Introduction
Accurate diagnosis of orofacial pain (OFP) is essential for appropriate patient management in primary and secondary care. Acquisition of a detailed pain history and examination directs diagnoses and treatment [
1]. However, diagnosis of OFP is complex. Certain types of OFP are musculoskeletal in origin, such as temporomandibular disorders (TMD), others are neuropathic, such as trigeminal neuralgia (TN) and nerve injury-post dental extraction, whereas some have an unknown aetiology, such as chronic (persistent) idiopathic facial pain (CIFP).
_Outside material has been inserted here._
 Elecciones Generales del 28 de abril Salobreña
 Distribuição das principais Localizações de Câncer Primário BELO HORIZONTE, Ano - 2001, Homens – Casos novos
Mixed pain syndromes may also exist, where, rather than a binary distinction, pain may exist on a continuum of ‘more or less neuropathic’ [
2,
3]. Due to a limited understanding of the pathophysiology of these processes, and the possibility of multiple OFP diagnoses occurring within the same patient, misdiagnosis and inappropriate referral of these patients is common, particularly for non-specialist clinicians [
4,
5]. The management of musculoskeletal compared to neuropathic origin varies. For example, though commonly prescribed in primary and secondary care, non-steroidal anti-inflammatory medications are not recommended for neuropathic pain [
6]. Moreover, the management of neuropathic pain is challenging, as patients are frequently unresponsive to drug treatment [
7]. Earlier recognition and distinction of the aetiology of OFP in patients is needed, particularly due to the substantial patient burden and interference with daily living that some diagnoses may have [
8].
Patient-completed screening questionnaires may supplement the recognition and clinical diagnosis of OFP in a variety of settings. These are paper-based or electronic tools that are easily administered to patients. In differentiating between common dental conditions and unknown OFP diagnoses [
9], screening questionnaires may be useful for the earlier triaging of OFP patients to appropriate secondary or tertiary care pathways. However, it is important that these tools are validated for use in different settings, including primary or secondary care and epidemiological surveys. Such screening questionnaires may also be available to patients to complete and score over the internet, with no input from health care professionals, which adds to the importance of determining if they can accurately recognise different OFP diagnoses.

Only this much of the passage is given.